==== Text

AI Daily Newsletter: Claude Code Refutes Doctors and GLM 5.2 Surpasses Claude in Security

AI Daily Newsletter: Claude Code Refutes Doctors and GLM 5.2 Surpasses Claude in Security

  • June 29, 2026
Table of Contents

🔥 1. GLM 5.2 surpasses Claude for the first time in security benchmark

Zhipu AI launched GLM 5.2 — a 750B parameter MoE model (40B active), MIT license, 1M token context — and it defeated Claude Code by 7 F1 points in the IDOR vulnerability detection task on Semgrep’s benchmark. The cost is only ~$0.17 per vulnerability found, 6 times cheaper than frontier models. This is the first time an open-weight model on a prompt surpasses a commercial coding agent in a security reasoning-heavy task.

Source: Semgrep Blog

🤖 2. Claude Code reads MRI, contradicts doctor’s diagnosis

A programmer used Claude Code (Opus 4.8) to analyze 266MB of raw DICOM data from an MRI scan of the shoulder — and the AI concluded “no tendon tear” while the doctor diagnosed a Grade III tear. The arbitration result leaned towards the AI. The story raises a disturbing question: if AI can read MRI scans better than doctors in some cases, where should patients place their trust?

Source: antoine.fi

⚡ 3. Brown University: 50+ students cheat with AI, grades plummet

Professor Roberto Serrano discovered that at least 50 students cheated on the ECON 1170 exam. The take-home midterm had an average score of 96/100, with 40 perfect scores. The in-person final exam had an average score of 48/100, with 22 students who had previously scored 100 on the midterm not even showing up. Brown remains silent, while Princeton has abolished its 133-year-old honor code for similar reasons.

Source: EL PAÍS

🛡️ 4. China puts supercomputer LineShine at #1 on TOP500

For the first time in 9 years, China has submitted a system to the TOP500 list — and it’s ranked #1. LineShine achieved 2.198 Exaflops FP64 (Rmax) with over 22,000 nodes, 13 million CPU cores, all using domestic Armv9 LX2 CPUs with 304 cores. It also led the HPCG benchmark. The system consumes 42.22 MW — less efficient than its competitors but enough to put pressure on the US DOE budget.

Source: Chips and Cheese

📊 5. OpenAI launches its first chip Jalapeño + Trump admin releases Anthropic Mythos

OpenAI introduced its first custom chip “Jalapeño” manufactured by Broadcom — marking a shift away from Nvidia. At the same time, the Trump administration released Anthropic Mythos to over 100 US companies and agencies, while the export ban on Anthropic to Asia continues — prompting a wave of Asian AI startups to build similar models.

========
==== Dataset records

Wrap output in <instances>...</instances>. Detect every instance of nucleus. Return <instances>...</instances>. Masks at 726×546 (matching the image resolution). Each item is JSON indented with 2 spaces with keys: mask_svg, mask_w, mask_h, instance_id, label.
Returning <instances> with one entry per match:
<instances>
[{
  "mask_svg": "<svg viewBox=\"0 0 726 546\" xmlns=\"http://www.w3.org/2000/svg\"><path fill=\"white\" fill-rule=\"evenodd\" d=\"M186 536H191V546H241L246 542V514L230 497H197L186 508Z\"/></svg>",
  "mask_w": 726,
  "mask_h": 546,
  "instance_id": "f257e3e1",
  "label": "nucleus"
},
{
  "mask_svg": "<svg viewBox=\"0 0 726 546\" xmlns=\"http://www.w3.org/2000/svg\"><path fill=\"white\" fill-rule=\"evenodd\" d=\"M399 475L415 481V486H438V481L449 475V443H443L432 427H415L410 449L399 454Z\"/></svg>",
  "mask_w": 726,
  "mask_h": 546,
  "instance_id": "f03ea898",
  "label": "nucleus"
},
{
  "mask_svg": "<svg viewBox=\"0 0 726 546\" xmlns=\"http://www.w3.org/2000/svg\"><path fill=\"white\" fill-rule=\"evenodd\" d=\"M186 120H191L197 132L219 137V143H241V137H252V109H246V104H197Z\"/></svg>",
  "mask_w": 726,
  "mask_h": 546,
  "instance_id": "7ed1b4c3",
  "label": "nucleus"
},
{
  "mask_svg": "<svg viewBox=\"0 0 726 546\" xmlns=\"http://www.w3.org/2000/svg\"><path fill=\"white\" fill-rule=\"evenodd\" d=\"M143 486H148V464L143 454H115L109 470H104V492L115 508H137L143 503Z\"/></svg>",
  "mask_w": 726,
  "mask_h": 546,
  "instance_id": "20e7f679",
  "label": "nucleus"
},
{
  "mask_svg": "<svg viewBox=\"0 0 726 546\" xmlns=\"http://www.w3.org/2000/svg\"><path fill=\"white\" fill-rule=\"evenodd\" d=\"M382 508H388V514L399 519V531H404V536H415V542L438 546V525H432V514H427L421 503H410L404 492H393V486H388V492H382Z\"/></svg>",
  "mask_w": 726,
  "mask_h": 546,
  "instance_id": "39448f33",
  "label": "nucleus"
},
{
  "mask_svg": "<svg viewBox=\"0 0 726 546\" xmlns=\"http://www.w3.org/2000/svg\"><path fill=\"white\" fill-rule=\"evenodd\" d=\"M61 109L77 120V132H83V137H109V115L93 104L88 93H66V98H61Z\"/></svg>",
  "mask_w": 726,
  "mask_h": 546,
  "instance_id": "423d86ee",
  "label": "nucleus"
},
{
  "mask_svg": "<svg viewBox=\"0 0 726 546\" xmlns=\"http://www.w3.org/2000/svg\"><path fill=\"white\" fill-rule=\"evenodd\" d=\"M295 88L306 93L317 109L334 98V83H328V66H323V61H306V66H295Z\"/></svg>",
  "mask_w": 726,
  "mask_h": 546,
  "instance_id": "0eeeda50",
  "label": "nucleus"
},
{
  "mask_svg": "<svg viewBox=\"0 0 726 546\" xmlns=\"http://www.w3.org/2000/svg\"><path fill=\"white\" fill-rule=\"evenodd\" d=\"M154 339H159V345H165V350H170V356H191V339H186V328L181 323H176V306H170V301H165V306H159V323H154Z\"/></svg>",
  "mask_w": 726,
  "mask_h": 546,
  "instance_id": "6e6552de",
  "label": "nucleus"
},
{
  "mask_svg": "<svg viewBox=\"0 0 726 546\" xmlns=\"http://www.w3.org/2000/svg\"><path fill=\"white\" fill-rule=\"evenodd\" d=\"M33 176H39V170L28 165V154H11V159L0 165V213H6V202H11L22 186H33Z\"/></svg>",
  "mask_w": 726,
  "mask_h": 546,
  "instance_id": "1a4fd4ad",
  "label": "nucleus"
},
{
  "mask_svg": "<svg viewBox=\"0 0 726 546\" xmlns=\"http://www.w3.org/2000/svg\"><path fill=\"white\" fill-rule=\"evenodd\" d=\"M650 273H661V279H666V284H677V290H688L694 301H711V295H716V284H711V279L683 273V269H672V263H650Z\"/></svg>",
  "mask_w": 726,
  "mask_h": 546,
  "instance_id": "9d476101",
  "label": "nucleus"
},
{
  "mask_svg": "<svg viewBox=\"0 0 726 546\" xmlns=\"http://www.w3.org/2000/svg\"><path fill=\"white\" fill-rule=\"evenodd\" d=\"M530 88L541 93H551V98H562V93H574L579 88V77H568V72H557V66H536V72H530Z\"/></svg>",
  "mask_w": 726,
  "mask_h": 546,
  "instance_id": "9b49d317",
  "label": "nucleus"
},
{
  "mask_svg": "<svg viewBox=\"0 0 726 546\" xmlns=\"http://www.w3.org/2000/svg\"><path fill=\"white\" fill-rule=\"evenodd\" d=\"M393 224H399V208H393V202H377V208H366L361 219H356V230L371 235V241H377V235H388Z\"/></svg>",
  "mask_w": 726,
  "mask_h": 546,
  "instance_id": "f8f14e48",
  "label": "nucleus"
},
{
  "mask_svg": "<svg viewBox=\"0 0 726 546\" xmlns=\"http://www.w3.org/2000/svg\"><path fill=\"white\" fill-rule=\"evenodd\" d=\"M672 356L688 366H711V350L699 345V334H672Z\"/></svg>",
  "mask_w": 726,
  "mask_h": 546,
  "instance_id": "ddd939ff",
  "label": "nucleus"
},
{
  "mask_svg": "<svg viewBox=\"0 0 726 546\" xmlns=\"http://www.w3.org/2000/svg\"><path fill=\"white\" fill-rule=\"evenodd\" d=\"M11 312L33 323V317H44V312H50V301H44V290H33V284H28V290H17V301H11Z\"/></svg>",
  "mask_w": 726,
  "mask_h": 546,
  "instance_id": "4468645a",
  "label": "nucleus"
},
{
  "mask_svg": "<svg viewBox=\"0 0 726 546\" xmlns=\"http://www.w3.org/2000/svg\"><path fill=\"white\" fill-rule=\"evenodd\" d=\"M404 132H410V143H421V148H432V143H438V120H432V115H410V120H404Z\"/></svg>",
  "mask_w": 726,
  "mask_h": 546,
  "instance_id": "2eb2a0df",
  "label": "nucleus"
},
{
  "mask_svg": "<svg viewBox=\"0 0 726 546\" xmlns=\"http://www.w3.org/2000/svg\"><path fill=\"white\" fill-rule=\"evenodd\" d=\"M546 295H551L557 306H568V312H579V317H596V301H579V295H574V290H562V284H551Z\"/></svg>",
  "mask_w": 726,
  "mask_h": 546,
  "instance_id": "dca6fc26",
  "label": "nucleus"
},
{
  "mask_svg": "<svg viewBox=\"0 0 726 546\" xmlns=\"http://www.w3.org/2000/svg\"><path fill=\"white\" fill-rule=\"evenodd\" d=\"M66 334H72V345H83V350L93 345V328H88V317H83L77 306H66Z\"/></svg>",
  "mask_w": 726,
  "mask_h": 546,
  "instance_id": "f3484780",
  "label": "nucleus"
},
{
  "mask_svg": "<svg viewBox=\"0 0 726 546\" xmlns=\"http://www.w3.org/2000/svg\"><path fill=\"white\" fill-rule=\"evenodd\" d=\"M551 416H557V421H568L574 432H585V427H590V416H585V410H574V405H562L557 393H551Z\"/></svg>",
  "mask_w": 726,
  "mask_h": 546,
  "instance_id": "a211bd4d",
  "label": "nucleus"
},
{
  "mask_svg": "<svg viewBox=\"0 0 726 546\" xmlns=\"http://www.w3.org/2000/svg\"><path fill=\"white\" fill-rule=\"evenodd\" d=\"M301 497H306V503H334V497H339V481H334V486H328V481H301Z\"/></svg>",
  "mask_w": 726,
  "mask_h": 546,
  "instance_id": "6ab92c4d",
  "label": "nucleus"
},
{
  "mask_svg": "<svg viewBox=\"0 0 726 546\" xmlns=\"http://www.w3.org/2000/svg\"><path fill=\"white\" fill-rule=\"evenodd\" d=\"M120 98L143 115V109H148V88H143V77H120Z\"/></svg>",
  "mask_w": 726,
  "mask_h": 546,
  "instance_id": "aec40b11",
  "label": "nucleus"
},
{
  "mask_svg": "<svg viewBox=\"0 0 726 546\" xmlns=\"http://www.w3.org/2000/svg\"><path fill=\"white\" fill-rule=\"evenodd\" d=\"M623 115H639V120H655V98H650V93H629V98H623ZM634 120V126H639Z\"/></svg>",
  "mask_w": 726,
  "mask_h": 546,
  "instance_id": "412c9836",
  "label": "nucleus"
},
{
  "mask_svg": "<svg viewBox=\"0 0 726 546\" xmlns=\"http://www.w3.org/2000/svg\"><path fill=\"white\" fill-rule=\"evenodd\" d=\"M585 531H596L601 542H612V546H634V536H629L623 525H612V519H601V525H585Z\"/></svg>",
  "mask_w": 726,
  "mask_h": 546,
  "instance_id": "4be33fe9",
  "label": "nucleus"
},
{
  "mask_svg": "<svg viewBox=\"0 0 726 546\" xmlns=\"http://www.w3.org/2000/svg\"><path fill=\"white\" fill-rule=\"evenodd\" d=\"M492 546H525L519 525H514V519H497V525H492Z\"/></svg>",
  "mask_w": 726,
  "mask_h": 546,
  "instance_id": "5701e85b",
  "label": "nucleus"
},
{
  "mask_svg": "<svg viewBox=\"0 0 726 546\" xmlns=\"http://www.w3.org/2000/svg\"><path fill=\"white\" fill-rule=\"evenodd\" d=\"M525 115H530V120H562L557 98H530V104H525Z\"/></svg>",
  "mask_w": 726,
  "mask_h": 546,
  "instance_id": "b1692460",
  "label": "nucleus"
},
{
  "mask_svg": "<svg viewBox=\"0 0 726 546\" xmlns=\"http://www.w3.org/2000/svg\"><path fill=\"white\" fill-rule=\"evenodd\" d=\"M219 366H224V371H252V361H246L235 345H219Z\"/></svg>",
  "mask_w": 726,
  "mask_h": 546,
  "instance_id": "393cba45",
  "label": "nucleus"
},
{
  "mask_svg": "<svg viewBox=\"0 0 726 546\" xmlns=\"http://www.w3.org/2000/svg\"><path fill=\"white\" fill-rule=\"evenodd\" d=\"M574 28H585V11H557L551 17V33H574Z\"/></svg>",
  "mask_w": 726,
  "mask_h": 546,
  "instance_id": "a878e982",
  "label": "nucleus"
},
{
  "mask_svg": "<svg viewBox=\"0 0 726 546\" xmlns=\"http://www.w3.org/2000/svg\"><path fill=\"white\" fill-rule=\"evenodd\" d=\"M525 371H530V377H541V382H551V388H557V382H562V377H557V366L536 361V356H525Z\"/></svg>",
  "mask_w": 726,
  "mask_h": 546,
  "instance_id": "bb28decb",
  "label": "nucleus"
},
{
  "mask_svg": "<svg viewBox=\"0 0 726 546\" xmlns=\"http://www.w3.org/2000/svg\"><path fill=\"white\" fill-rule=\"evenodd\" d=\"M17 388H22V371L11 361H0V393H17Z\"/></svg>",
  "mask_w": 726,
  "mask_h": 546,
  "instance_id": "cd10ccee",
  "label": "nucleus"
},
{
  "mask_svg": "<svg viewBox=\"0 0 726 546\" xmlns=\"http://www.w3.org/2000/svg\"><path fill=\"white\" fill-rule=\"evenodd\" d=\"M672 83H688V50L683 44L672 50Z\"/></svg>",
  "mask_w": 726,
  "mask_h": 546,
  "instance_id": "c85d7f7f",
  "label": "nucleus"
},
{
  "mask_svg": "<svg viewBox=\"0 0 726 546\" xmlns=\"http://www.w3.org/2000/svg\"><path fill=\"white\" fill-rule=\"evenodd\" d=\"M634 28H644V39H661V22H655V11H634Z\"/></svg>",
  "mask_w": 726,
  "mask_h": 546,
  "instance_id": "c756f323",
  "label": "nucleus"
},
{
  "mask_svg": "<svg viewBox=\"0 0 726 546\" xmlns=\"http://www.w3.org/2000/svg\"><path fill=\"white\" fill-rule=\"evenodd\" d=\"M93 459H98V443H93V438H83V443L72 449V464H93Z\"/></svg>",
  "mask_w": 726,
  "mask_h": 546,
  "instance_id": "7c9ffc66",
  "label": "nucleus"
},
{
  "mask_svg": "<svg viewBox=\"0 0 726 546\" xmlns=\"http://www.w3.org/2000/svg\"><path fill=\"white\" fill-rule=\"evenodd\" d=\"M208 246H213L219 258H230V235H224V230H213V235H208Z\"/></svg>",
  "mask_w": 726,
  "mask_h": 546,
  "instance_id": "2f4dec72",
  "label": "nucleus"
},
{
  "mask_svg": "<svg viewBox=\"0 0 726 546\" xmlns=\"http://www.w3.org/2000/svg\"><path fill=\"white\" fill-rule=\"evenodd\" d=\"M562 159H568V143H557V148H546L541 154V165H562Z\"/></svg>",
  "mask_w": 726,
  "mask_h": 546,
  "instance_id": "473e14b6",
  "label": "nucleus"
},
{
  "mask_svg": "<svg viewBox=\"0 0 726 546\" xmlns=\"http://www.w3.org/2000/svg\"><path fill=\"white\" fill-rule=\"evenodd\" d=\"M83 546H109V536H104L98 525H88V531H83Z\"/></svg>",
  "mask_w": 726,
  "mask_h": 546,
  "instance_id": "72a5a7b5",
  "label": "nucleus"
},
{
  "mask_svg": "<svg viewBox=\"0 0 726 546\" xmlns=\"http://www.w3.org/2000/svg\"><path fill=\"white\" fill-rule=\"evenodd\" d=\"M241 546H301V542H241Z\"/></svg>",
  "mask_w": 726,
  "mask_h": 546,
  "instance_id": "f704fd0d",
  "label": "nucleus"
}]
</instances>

========

[Directions for this task]:
Quote the newsletter from "OpenAI introduced its" up to and including "build similar models.".

[Expected answer]:
OpenAI introduced its first custom chip “Jalapeño” manufactured by Broadcom — marking a shift away from Nvidia. At the same time, the Trump administration released Anthropic Mythos to over 100 US companies and agencies, while the export ban on Anthropic to Asia continues — prompting a wave of Asian AI startups to build similar models.